Last updated: 22 March 2026

How theses are created

Conviction Scout ingests public financial commentary from carefully selected sources (podcasts, newsletters, social media). AI models extract structured claims — directional, causal, timing, and conditional — from the source material.

Evidence trails

Every claim links back to its original source with full provenance: author, publication date, timestamp or paragraph reference, and direct quotation. We never create original financial opinions.

Confidence scoring

Thesis confidence is a composite of source reliability, evidence recency, cross-source agreement, and counter-argument strength. Confidence decays over time if no new supporting evidence appears (60-day half-life).

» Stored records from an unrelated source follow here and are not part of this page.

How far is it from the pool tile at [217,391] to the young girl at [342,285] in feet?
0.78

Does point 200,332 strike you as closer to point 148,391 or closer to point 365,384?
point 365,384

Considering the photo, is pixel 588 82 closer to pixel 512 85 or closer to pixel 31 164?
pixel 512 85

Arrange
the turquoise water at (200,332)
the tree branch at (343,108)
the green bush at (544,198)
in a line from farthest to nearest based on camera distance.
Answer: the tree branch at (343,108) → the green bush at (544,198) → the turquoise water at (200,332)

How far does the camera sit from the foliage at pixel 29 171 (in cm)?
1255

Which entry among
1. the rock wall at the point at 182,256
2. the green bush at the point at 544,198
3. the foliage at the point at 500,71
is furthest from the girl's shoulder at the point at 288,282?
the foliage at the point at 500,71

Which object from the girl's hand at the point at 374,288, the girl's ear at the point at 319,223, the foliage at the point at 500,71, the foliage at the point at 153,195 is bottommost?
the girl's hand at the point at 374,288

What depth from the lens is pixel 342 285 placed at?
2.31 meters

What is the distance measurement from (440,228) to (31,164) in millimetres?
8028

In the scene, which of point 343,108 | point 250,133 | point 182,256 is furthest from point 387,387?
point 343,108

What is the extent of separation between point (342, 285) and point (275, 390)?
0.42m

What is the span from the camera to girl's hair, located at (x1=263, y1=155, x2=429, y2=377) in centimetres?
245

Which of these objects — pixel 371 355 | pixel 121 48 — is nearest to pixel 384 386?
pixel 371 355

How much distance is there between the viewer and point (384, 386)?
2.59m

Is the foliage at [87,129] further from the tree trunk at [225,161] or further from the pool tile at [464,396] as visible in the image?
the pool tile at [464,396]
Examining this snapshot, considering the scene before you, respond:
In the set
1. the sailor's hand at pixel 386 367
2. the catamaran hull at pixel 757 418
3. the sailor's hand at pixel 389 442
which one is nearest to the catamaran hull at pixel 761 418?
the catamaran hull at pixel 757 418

Opposition and counter-theses

Every thesis surfaces its strongest counter-argument. The platform deliberately seeks disconfirming evidence to prevent confirmation bias.

Source tiering

Sources are ranked into tiers (A through D) based on track record accuracy, domain expertise, and consistency. Tier placement affects confidence weighting but all sources receive full attribution.

AI use and limitations

Claim extraction and thesis synthesis use large language models (LLMs). These models can hallucinate, misinterpret, or miss nuance. All AI-generated content is labelled as such. We use providers with zero data retention policies — your data is never used to train AI models.

Corrections

Community members can submit corrections to claims and theses. Corrections go through a structured review process with defined SLAs. See our community rules for details.